= Extract =
************

ATLANTA, Ga. (CBS Atlanta) – An Argentine mechanic was inspired by a wine bottle trick to invent a cheap medical device that could reduce complications in women during labor delivery.
CBS News reports Jorge Odon came up with the idea of the “Odon device” first in a dream after he won a bet with friends to remove a cork stuck in a glass bottle without breaking it.
The 59-year-old took it a few steps further realizing the same process could be done during vaginal delivery.
According to Odondevice.org, a plastic bag is slipped inside a lubricated plastic sleeve around the baby’s head by an attendant. It’s then inflated to grip the baby’s head and pulls the bag safely until the baby emerges.
A YouTube video showing a person dislodging a cork from a wine bottle by rolling up a plastic bag, placing it in the bottle and inflating it, before pulling out the bag and cork is where Odon got the idea to create the device.
The night Odon thought of the concept, he was asleep dreaming and thought the idea could work on babies who got stuck in the birth canal.
Using his daughter’s toy doll, a glass jar, and a fabric bag sewn by his wife, Odon created the first prototype of his device. From that point, he brought his idea to a hospital chief in Buenos Aires who then sent him to a maternal and perinatial health researcher at the World Health Organization (WHO).
Dr. Mario Merialdi was extremely impressed with the concept and idea so he commissioned to have preliminary testing conducted at Des Moine University in Iowa in 2008.
“This critical moment of life is one in which there’s been very little advancement for years,” Merialdi explained to The New York Times.
Medical doctors believe that Odon’s invention has huge potential to save a lot of lives in underdeveloped countries around the world. In addition, it could also help prevent women from undergoing c-sections where the procedure is affordable.
“The Odon device, developed by WHO and now undergoing clinical trials, offers a low-cost simplified way to deliver babies, and protect mothers, when labour is prolonged,” WHO Director General Dr. Margaret Chan said in a press release. “It promises to transfer life-saving capacity to rural health posts, which almost never have the facilities and staff to perform a C-section. If approved, the Odon device will be the first simple new tool for assisted delivery since forceps and vacuum extractors were introduced centuries ago.”
So far, the device has already won awards including the “Saving Lives at Birth: A Grand Challenge for Development” award.
According to the odondevice.org, the device is being tested in a two-phased study in health care facilities in rural South Africa and Argentina. During phase one, it will be tested for safety and feasibility under normal delivery conditions.
In the context of the WHO approved study, “testing has started at a tertiary care center in Argentina.”

************

= Raw data =
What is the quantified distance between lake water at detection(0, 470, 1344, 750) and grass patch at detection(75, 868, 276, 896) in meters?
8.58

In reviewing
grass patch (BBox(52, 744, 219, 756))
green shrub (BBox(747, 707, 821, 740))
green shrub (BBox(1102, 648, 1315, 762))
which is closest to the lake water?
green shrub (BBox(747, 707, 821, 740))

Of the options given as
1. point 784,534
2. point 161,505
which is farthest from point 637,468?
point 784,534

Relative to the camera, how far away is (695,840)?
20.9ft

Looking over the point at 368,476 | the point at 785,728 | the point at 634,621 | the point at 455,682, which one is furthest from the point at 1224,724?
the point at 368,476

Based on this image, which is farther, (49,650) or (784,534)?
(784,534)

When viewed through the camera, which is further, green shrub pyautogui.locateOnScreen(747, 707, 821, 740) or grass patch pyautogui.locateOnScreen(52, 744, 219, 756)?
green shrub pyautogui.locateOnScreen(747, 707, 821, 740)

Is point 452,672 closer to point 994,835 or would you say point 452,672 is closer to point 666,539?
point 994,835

************

= Exercise instructions =
1. In the article about the Odon device, where was preliminary testing carried out in 2008?
2. Rewrite the Odon device article between "According to Odondevice.org, a" and "create the device.", inclusive, changing "plastic bag" to "plastic pouch".

= Response list =
1. At Des Moine University in Iowa.

2.
According to Odondevice.org, a plastic pouch is slipped inside a lubricated plastic sleeve around the baby’s head by an attendant. It’s then inflated to grip the baby’s head and pulls the bag safely until the baby emerges.
A YouTube video showing a person dislodging a cork from a wine bottle by rolling up a plastic pouch, placing it in the bottle and inflating it, before pulling out the bag and cork is where Odon got the idea to create the device.